TEMPO.CO, Jakarta -Pelantikan menteri Kabinet Indonesia Maju telah dilangsungkan di Istana Negara pada Rabu pagi, 23 Oktober 2019. Total ada 38 menteri termasuk kepala lembaga yang akan membantu tugas Presiden Joko Widodo atau Jokowi dan Wakil Presiden Ma’ruf Amin.
Dari antara mereka, setidaknya ada 16 menteri dari kalangan Partai Politik. Termasuk di jajaran menteri-menteri ekonomi. Beberapa adalah Menteri Koordinator Perekonomian Airlangga Hartarto dan Menteri Perindustrian Agus Gumiwang Kartasasmita (Golkar); Menteri Perdagangan Agus Suparmanto dan Menteri Tenaga Kerja, Ida Fauziyah (PKB).
Kemudian, Menteri Kehutanan dan Lingkungan Hidup Siti Nurbaya Bakar, Menteri Komunikasi dan Informatika Johnny G Plate, dan Menteri Pertanian, Syahrul Yasin Limpo (Nasdem); serta Menteri Kelautan dan Perikanan Edhy Prabowo (Gerindra) yang menggantikan Susi Pudjiastuti dari kalangan profesional.
Peneliti Institute for Development of Economics and Finance (Indef ) Rusli Abdulah mengungkap dua hal yang bakal menganggu kinerja menteri ekonomi Kabinet Indonesia Maju, ke depan. Hal ini, kata dia, karena sejumlah menteri yang dilantik memiliki latar belakangnya partai yang kuat.
"Pertama adalah munculnya, ego sektoral yang akan tinggi sekali. Sehingga kementerian, akan jalan sendiri-sendiri. Berbeda misalnya, kalau antara Kementerian Koordinator Perekonomian dengan Kementerian Perindustrian yang satu partai," kata Rusli ketika dihubungi Tempo, Rabu 23 Oktober 2019.

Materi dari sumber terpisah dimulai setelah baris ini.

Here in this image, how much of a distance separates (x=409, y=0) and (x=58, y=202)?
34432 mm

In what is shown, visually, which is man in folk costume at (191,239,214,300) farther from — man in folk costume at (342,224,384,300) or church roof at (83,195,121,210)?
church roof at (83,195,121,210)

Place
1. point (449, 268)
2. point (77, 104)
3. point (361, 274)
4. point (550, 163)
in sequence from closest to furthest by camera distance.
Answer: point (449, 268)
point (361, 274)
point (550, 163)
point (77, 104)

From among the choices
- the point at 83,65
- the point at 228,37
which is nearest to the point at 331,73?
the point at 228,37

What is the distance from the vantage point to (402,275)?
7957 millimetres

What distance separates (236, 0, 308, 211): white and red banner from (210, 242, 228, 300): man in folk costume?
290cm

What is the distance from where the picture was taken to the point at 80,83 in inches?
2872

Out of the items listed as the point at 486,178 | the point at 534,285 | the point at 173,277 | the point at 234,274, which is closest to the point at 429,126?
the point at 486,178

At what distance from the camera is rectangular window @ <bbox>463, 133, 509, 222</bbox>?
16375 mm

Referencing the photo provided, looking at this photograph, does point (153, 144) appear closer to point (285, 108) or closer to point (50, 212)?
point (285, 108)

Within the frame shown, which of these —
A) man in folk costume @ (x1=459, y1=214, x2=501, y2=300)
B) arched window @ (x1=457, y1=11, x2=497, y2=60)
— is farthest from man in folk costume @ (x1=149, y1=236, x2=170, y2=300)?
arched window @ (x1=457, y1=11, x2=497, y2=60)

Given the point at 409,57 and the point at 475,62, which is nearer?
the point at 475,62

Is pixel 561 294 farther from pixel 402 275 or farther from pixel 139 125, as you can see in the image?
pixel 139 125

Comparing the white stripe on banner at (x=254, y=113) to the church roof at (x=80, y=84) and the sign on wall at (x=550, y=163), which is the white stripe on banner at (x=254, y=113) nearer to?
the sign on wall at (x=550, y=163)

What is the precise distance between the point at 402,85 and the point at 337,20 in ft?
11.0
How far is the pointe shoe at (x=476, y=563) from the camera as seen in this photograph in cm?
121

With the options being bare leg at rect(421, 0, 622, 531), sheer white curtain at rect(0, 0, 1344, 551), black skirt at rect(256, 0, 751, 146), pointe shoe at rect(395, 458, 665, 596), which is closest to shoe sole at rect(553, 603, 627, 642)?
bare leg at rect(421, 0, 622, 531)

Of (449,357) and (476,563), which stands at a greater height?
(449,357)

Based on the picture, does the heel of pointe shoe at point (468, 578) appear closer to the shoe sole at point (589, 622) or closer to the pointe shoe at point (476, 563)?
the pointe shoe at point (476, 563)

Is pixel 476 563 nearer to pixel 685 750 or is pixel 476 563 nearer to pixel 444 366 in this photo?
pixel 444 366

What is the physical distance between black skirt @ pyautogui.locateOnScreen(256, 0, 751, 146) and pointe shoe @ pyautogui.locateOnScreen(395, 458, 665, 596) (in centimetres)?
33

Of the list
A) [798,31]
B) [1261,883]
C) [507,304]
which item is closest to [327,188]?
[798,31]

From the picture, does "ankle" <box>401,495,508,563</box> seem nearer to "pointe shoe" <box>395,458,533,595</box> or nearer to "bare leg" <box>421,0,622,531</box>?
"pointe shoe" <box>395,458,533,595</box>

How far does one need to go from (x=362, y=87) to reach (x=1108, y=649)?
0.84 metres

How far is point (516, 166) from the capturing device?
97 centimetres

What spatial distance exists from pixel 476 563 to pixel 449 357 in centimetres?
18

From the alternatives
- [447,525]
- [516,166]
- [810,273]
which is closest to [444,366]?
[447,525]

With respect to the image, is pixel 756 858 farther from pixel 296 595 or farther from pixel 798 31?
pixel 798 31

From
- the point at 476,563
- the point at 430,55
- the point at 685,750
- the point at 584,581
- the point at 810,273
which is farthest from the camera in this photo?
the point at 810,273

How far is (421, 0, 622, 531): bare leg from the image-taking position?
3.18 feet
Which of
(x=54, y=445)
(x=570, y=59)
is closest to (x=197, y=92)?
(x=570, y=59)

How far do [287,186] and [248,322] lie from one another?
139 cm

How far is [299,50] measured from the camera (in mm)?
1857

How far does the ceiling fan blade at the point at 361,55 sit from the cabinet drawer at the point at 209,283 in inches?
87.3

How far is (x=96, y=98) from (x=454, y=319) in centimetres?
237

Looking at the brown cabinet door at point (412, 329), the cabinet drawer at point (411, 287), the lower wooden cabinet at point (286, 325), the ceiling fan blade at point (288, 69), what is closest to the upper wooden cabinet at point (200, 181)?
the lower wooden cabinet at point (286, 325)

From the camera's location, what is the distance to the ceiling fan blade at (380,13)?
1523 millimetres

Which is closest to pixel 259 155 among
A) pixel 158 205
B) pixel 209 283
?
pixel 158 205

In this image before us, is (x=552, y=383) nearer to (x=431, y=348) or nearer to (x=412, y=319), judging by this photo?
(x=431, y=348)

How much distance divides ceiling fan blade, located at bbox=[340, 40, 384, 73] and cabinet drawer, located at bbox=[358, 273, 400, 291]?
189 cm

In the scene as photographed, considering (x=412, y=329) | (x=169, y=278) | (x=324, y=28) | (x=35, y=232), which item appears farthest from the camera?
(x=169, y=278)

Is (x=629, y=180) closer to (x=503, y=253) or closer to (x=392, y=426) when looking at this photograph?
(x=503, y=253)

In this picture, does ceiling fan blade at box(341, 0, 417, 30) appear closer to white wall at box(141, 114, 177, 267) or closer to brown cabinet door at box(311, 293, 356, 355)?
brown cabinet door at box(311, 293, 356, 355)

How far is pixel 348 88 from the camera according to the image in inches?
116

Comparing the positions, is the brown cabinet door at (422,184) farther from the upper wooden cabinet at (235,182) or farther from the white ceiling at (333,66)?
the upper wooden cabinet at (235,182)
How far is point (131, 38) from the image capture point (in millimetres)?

Dengan susunan ini, Rusli khawatir banyak kepentingan politik yang ikut terbawa. Selain soal ego sektoral yang tinggi, Rusli juga mengkhawatirkan persoalan koordinasi antar kementerian yang tak baik.
Rusli mencontohkan hal serupa pernah terjadi pada beberapa tahun ke belakang. Salah satunya terjadi antara Kementerian Perdagangan (Kemendag) dengan Kementerian Pertanian (Kementan). Kedua kementerian ini nyatanya justru tak sinkron terkait data produksi dan impor beras.
Akibat tak ada sinkronisasi dan koordinasi yang baik terjadi ketegangan dan perang statement di media antar kedu kementerian. Kemendag ingin mengajukan impor namun tertahan oleh Kementan yang menyatakan bahwa produksi sudah lebih dari cukup.
"Karena itu, tantangan ekonomi makin kompleks, dengan orang partai yang track recordnya belum sesuai ini bisa? Tentu publik bisa menilai, ini ada kepentingan partainya, atau justru mampu mengadress permasalahan tersebut," kata Rusli.